Con cada nuevo dato en la dirección correcta, resultaba más difícil sujetarse a lo que nos pedían las autoridades. Y estas empezaron a darse cuenta de que la cuarentena se hacía cada vez más penosa. Por eso comenzaron a aflojar el dogal con anticipos de una semana , como la promesa que se le hace un niño de que por su cumpleaños le regalarán la bicicleta por la que suspira. La Feria, más concretamente el sábado del Alumbrado, fue la ultima meseta para tomar aliento antes de subir los últimos peldaños . Qué alegría más simple, qué felicidad sencilla más contagiosa. ¿Fue una tontería? Sin duda, pero quien dice que la vida no está llena de momentos así.

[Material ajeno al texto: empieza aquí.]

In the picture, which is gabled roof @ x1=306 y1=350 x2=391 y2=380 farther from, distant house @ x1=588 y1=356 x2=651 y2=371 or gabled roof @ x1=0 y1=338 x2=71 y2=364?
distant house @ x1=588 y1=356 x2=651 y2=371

Lo demás ya es muy reciente, apenas de quince días para acá. La salida de los niños, la polémica de las fotos, la cuestión de los horarios, los paseos de los mayores, las horas de deporte, las aglomeraciones a la vera del río y por el parque, las caminatas...
Ahora toca volver atrás. No volver sobre nuestros pasos porque los que no dimos se nos han perdido para siempre. Toca volver a recordar estos dos meses y a pensar sobre ellos , sobre lo que hizo cada uno con su tiempo, con su ejemplo, con su obediencia, con su esfuerzo. Examen de conciencia, sí. ¿Fui digno de la misión que se me encargó, la llevé a término como se me pidió? En última instancia, como nos comportamos enclaustrados en la más atosigante prisión que el hombre ha ideado jamás para encerrarse a sí mismo: ¿di la talla?
Es el final de la película «Salvar al soldado Ryan» . Ya mayor, el protagonista visita el cementerio de Normandía donde reposan los restos del capitán del pelotón (interpretado por Tom Hanks ) que lo puso a salvo y lo devolvió a Estados Unidos. El hombre, compungido, se gira y le pregunta a su mujer si su vida ha sido digna , si ha valido la pena después del sacrificio de tantos como entregaron su vida por salvar a aquel soldado. Pues eso.
No me respondan. Respóndanse a sí mismos . Y, hasta el último día, « tengan cuidado ahí fuera «.